Excessively High Home Prices
Rising interest rates, rapidly rising home prices, and government policy turbulence lend some credence to crash concerns, especially for buyers in hot markets. How long can a $40,000 salary support a luxury car, lavish lifestyle, and monster mortgage? An economic downturn or sudden rise in unemployment could quickly fuel financial instability.
Rising Interest Rates
A recent Forbes report noted virtually all modern rate hikes have led to recession, financial or banking crises. If the Fed continues rolling-out rate increases, inflation will slow down sales, particularly in hot markets. Cost and availability of credit are fuel for bubble inflation, inviting less credit-worthy/inexperienced buyers into the game.
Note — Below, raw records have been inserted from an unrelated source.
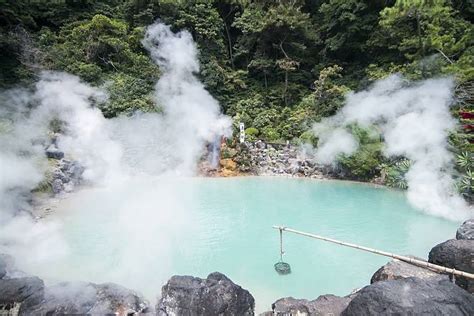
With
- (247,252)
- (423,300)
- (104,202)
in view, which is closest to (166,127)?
(104,202)

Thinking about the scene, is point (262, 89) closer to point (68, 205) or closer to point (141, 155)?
point (141, 155)

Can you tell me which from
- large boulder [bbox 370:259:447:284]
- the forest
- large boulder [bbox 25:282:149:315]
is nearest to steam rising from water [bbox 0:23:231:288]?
the forest

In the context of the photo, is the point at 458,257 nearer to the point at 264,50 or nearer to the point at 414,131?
the point at 414,131

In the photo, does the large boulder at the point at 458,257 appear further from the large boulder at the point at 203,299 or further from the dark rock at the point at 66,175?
the dark rock at the point at 66,175

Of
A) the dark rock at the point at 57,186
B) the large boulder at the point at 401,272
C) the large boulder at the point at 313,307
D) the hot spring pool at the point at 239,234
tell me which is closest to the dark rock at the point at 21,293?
the hot spring pool at the point at 239,234

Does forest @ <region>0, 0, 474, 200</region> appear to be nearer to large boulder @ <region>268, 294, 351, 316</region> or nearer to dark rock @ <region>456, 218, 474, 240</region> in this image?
dark rock @ <region>456, 218, 474, 240</region>

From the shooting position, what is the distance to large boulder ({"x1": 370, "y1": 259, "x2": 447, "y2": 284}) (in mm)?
3804

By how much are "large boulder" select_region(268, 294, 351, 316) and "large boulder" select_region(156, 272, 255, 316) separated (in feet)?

Rising rates are a negative indicator of future real estate trends. Financing will prove difficult, even though home prices aren’t as high as 2006/2007, mortgage rates are lower, there are fewer zero-down buyers, and there’s no ‘creative financing,’ for those burdened with debt.
Stock Market Volatility
Could stock market volatility factor into a housing crash? Despite a thriving housing market and rising home construction, 100 economic experts polled by Zillow believe a recession is on the horizon for 2020. If Americans are employed and wages rising, some believe this may not result in a bubble, but some aren’t convinced.
Trade War with China
Some see the end of free trade a foreboding sign. The tightly woven network of the world’s economies are interdependent. The current trend toward ‘trade protectionism’ could impact those markets, creating a backlash for the U.S. housing market where foreign economies invest.